#### RECORDS FOR PROCESSING:
- Opening Delimiter -

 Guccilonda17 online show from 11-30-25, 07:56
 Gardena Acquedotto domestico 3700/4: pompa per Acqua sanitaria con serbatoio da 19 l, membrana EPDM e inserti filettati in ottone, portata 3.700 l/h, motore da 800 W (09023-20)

- Closing Delimiter -
- Opening Delimiter -

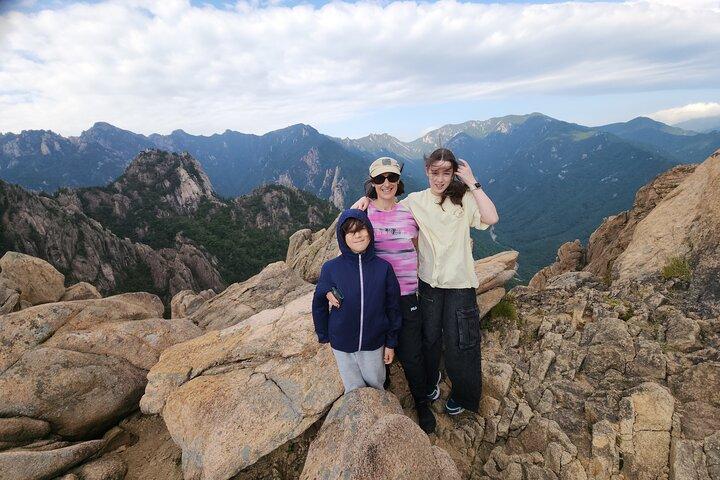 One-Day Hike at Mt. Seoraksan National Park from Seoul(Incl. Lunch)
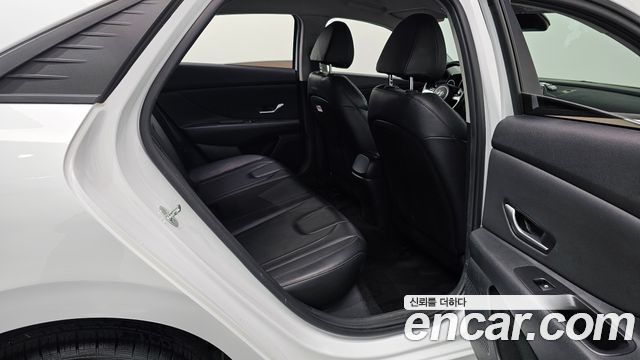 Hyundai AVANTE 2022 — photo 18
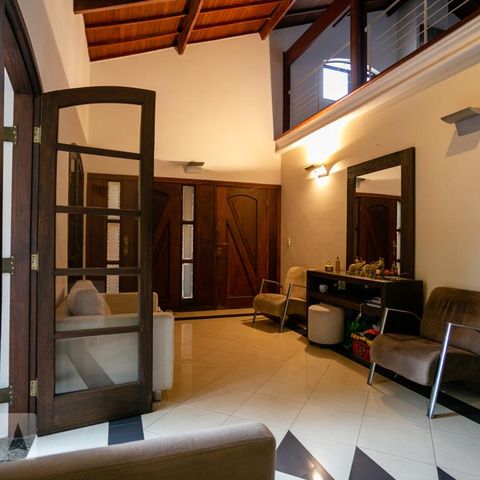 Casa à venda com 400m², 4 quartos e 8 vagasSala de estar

- Closing Delimiter -

#### YOUR GOAL:
Beginning with the line above that contains "Guccilonda17 online show", copy each line exactly up to and including the line that contains "Gardena Acquedotto domestico", and go no further.

#### SOLUTION:
 Guccilonda17 online show from 11-30-25, 07:56
 Gardena Acquedotto domestico 3700/4: pompa per Acqua sanitaria con serbatoio da 19 l, membrana EPDM e inserti filettati in ottone, portata 3.700 l/h, motore da 800 W (09023-20)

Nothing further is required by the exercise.